Spatial questions about scenes
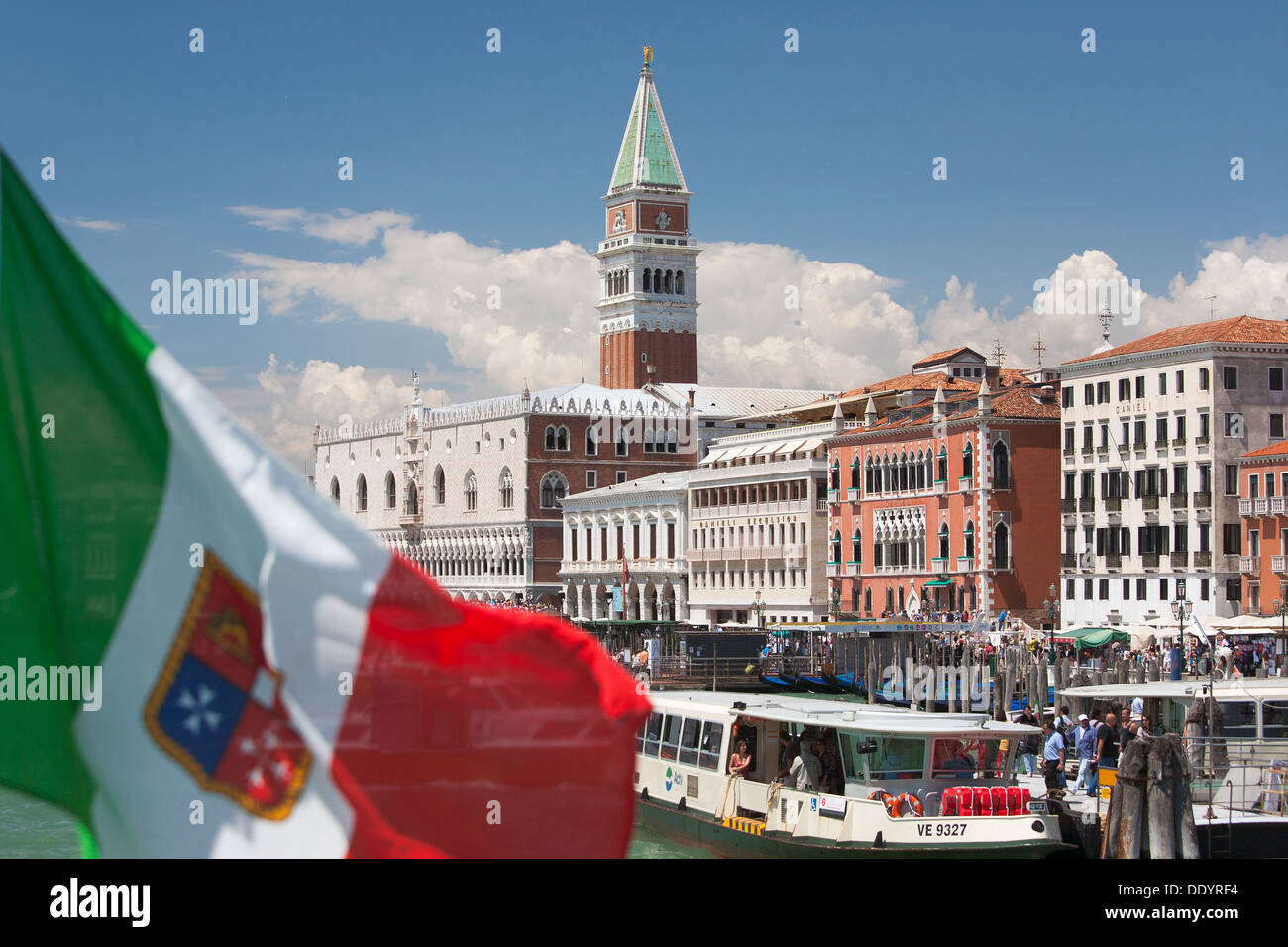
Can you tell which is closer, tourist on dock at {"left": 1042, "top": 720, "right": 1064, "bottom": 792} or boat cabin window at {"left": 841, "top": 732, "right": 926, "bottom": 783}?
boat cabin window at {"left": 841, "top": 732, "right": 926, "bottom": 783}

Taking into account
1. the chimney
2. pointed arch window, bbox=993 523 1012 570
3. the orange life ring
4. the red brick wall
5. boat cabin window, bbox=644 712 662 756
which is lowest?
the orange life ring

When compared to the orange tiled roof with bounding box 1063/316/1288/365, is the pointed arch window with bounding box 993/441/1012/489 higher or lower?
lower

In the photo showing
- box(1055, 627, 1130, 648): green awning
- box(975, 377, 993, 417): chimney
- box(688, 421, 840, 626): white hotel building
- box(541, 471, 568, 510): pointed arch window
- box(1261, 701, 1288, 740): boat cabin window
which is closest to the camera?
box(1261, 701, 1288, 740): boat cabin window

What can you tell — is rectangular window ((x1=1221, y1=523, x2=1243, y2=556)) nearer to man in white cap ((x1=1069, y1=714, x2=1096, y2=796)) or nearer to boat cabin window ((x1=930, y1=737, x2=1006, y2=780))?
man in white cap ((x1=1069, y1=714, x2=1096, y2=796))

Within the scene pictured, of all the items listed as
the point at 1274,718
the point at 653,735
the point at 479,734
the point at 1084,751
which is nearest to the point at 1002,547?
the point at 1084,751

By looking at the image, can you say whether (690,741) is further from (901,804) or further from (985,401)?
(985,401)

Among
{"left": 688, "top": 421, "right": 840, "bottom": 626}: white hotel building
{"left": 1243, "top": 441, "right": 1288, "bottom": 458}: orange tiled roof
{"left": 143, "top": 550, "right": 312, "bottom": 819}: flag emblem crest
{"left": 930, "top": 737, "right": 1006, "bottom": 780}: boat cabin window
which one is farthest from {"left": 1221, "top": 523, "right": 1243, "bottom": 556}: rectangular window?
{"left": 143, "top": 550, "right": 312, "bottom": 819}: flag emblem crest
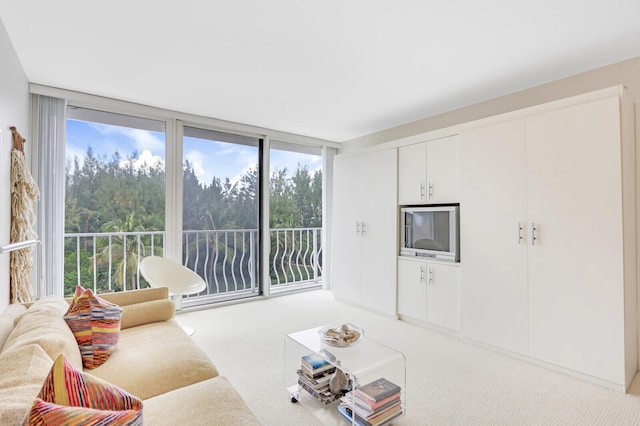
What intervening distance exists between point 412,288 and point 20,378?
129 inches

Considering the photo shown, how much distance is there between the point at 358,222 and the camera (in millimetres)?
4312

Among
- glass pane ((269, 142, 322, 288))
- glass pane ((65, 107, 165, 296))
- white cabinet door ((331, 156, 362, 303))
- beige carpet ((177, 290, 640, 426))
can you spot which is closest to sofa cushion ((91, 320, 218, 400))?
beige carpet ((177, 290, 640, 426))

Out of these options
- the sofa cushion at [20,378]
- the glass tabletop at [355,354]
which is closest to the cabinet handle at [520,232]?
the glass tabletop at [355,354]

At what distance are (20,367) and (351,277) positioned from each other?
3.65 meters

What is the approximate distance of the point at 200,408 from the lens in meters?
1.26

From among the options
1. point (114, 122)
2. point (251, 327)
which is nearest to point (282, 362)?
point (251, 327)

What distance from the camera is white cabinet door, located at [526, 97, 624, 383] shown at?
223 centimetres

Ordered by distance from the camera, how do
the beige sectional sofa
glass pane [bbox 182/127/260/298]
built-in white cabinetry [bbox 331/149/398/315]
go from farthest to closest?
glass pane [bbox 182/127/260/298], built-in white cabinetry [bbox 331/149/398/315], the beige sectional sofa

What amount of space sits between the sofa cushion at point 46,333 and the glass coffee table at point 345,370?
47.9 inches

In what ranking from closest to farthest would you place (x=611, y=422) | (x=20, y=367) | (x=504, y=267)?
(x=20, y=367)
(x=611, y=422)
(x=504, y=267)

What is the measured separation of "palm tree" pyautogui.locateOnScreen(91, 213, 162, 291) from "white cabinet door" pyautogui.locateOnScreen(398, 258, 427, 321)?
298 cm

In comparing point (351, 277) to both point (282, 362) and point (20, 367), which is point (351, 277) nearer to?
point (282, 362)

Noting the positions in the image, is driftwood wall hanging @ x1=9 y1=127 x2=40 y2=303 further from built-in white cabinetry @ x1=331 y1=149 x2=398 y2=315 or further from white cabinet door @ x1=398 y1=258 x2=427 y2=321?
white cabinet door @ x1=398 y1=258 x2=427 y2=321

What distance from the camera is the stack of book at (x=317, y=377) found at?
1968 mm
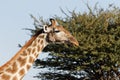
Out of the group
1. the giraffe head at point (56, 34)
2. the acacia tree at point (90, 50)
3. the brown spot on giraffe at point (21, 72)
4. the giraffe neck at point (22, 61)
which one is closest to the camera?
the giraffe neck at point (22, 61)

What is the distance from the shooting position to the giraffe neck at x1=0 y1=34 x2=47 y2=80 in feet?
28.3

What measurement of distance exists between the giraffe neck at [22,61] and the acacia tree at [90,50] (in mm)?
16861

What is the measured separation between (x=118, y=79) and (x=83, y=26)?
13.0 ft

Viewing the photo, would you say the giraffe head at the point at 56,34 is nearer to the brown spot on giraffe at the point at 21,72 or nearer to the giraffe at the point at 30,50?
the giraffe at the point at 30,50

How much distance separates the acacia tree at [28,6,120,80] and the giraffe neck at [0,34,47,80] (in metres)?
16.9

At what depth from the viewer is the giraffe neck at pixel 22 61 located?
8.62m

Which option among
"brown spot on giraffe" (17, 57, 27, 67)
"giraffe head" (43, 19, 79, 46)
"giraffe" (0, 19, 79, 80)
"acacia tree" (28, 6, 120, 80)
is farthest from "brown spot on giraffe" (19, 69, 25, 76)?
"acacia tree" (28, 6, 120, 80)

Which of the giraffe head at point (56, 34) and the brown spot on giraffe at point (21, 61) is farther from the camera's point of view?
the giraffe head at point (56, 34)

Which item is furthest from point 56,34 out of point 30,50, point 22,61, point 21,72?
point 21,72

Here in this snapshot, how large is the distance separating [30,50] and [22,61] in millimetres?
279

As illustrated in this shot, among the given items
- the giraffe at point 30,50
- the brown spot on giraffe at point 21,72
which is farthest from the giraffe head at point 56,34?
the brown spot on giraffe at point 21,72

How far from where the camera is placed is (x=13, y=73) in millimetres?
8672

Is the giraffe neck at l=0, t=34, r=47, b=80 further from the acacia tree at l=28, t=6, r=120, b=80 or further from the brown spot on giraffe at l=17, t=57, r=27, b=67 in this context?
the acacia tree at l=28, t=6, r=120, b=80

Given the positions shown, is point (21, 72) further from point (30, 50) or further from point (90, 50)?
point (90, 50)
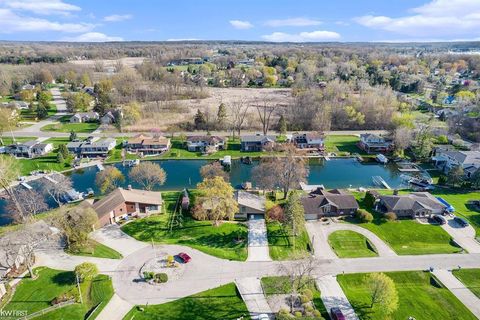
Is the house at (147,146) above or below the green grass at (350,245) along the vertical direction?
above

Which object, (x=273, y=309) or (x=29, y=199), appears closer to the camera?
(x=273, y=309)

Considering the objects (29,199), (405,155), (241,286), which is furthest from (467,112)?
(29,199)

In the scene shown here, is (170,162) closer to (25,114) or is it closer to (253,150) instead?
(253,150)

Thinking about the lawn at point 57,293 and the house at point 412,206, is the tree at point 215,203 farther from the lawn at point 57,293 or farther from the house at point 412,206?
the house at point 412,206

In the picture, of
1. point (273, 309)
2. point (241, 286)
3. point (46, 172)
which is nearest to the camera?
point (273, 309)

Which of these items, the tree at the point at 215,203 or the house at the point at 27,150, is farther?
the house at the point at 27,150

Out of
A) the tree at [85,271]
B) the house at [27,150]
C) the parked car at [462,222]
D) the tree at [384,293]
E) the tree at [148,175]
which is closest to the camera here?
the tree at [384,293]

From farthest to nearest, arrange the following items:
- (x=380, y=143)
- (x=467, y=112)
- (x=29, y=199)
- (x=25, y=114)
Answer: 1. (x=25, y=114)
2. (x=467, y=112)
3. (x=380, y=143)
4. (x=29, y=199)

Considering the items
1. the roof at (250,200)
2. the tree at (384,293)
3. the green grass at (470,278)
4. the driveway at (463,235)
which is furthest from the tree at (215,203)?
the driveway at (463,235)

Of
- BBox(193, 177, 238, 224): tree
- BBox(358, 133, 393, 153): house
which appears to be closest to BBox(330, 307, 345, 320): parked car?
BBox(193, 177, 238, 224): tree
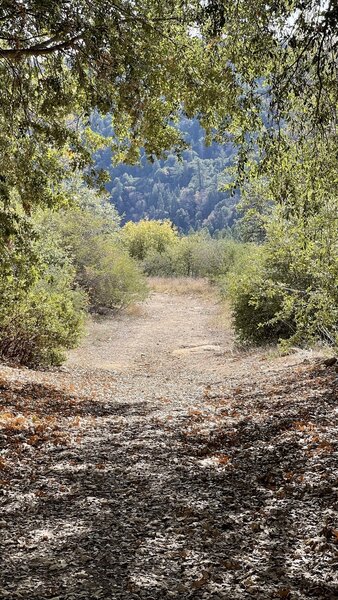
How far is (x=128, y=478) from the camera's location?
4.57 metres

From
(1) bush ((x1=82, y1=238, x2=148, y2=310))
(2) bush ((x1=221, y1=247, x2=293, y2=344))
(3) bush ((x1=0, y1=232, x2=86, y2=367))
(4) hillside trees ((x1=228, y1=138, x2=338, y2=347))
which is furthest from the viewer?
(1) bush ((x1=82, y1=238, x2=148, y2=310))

» **Task details**
How many lines of the material contain the string "grass", treating uppercase and lowercase as different? Reply with the number alone.

» **Finished exercise**
2